Background: The recent rise in the prevalence of immune-mediated diseases has been attributed to environmental factors such as a lack of microbial challenge, or dietary change, that deviate the overall balance between mutually antagonistic subsets of T helper (Th) cells.
Objective: An alternative proposal is that recent environmental changes have resulted in an immune system that is more likely to produce both Th1 and Th2 responses against benign antigens. The prediction of this hypothesis, that Th1 and Th2-mediated diseases are not mutually exclusive, and may be positively associated, is tested here in a whole population.
Methods: Data from General Practices participating in the Scottish Continuous Morbidity Recording (CMR) project were used to determine the coincidence of the major Th2-mediated atopic diseases; asthma, eczema and allergic rhinitis, with the Th1-mediated autoimmune conditions; type I diabetes, rheumatoid arthritis and psoriasis. We also identified the prescription rates of inhaled therapy for asthma in patients with Th1-mediated disease.
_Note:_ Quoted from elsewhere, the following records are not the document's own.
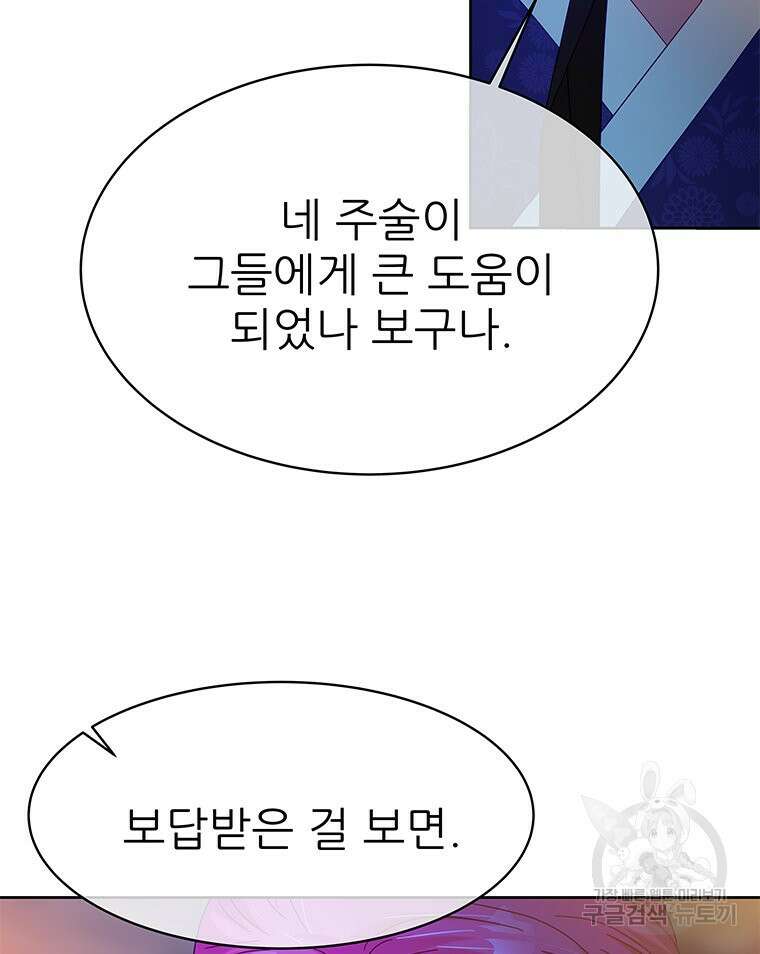 원님의 마법사 30화 58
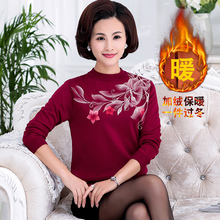 中老年人女装秋冬加绒加厚毛衣40岁50中年妈妈装长袖保暖打底衫图片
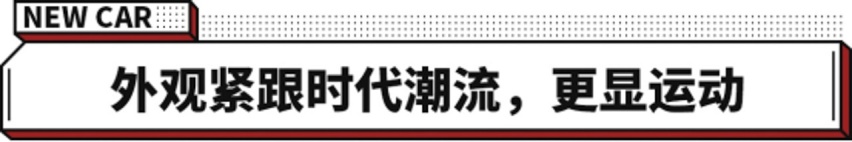 10万级燃油卷王？这吉利SUV标配8155芯片 但真值得买吗？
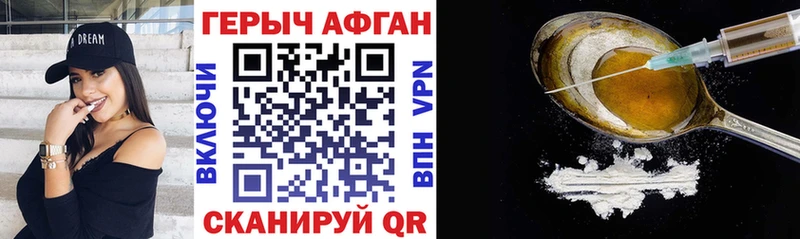 Героин Афган  Купить закладки  Орёл 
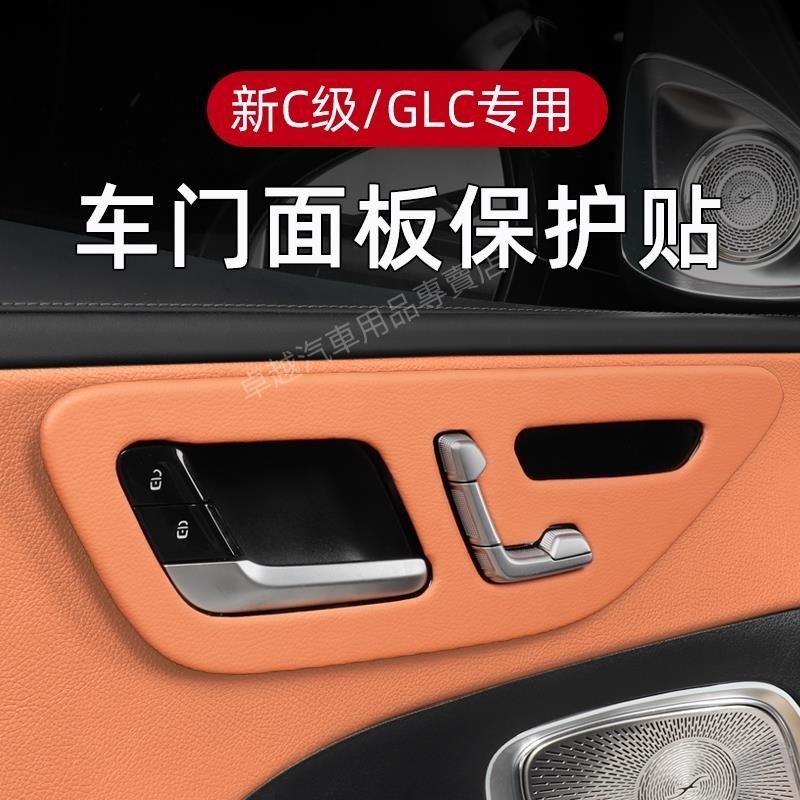 免運 Benz 賓士 x254 GLC300 W206 S206 C300 車門面板 裝飾貼 內飾 保護殼飾板 保護貼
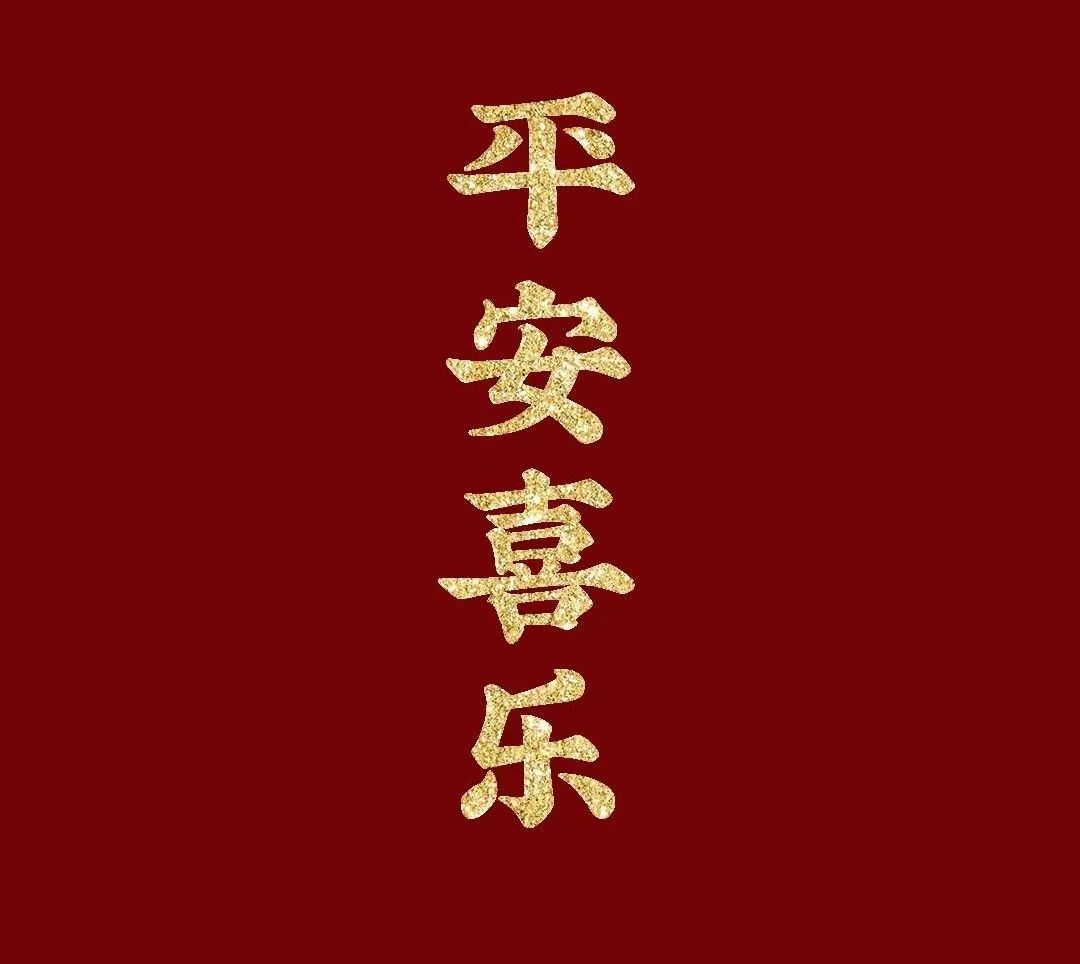 祝杏仁儿新年万事胜意,平安喜乐.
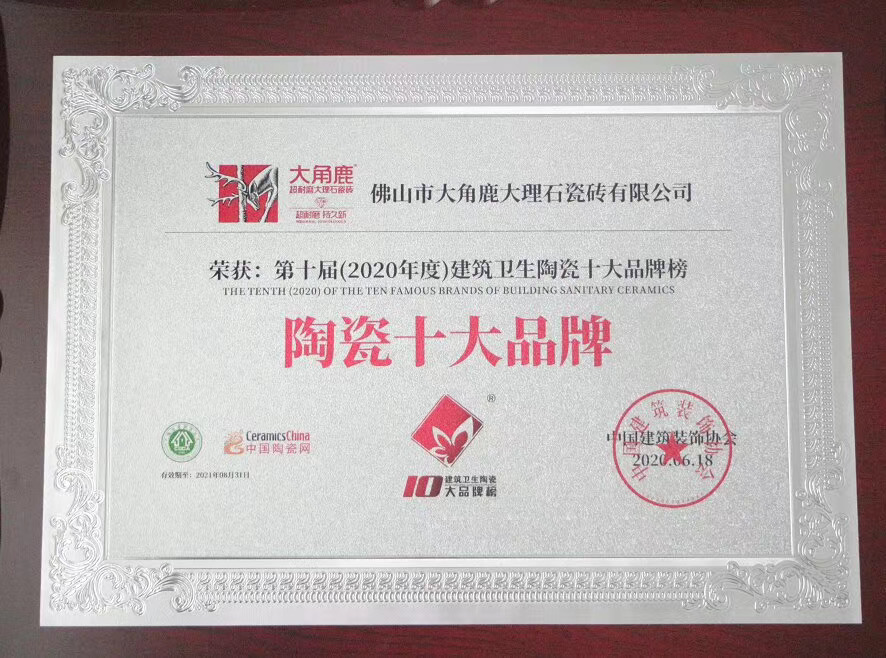 91视频APP下载超耐磨大理石瓷砖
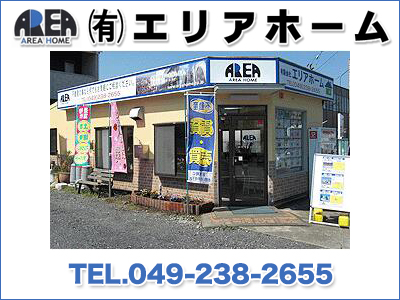 有限会社エリアホーム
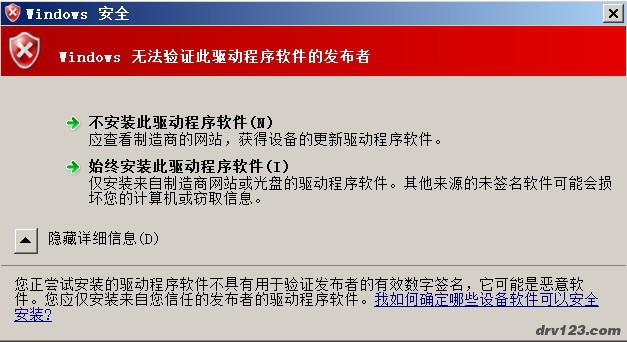 Windows无法验证此驱动程序软件的发布者 不安装此驱动程序软件(N) 应查看制造商的网站，获得设备的更新驱动程序软件。 始终安装此驱动程序软件(I) 仅安装来自制造商网站或光盘的驱动程序软件。其他来源的未签名软件可能会损坏您的计算机或窃取信息。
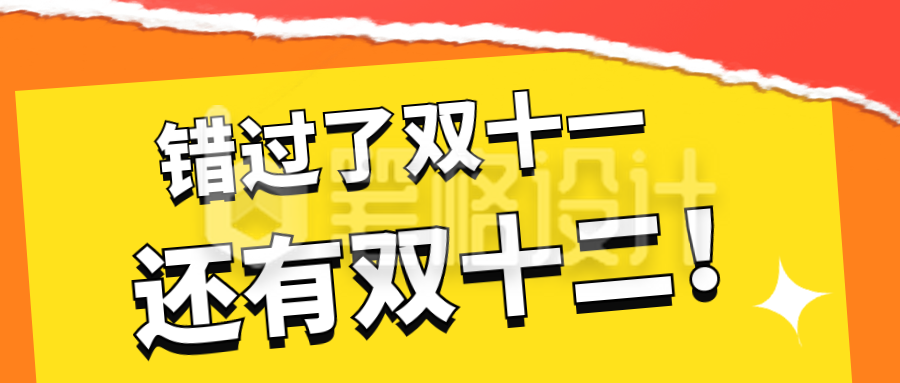 双十一双十二电商活动撕纸风公众号封面首图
Results: There was a significant increase in the risk of presenting with a Th1-mediated autoimmune condition in patients with a history of allergic disease (standardized prevalence ratio (95% confidence interval) 1.28 (1.18-1.37)). Likewise, the standardized prevalence ratios of presenting with either eczema (1.67 (1.48-1.87)) or allergic rhinitis (1.22 (1.02-1.44)) were significantly increased in subjects with a history of Th1-mediated disease. There was a particularly strong association between current psoriasis and current eczema (standardized prevalence ratio ofpsoriasis in subjects with eczema 2.88, 95% confidence interval (CI) 2.38-3.45). There was also a significant increase in prescriptions for inhaled asthma therapy in patients with Th1 disease.
Conclusion: It is concluded that Th1- and Th2-mediated diseases are significantly associated in a large General Practice population. This finding supports the proposal that autoimmune and atopic diseases share risk factors that increase the propensity of the immune system to generate both Th1- and Th2-mediated inappropriate responses to non-pathological antigens.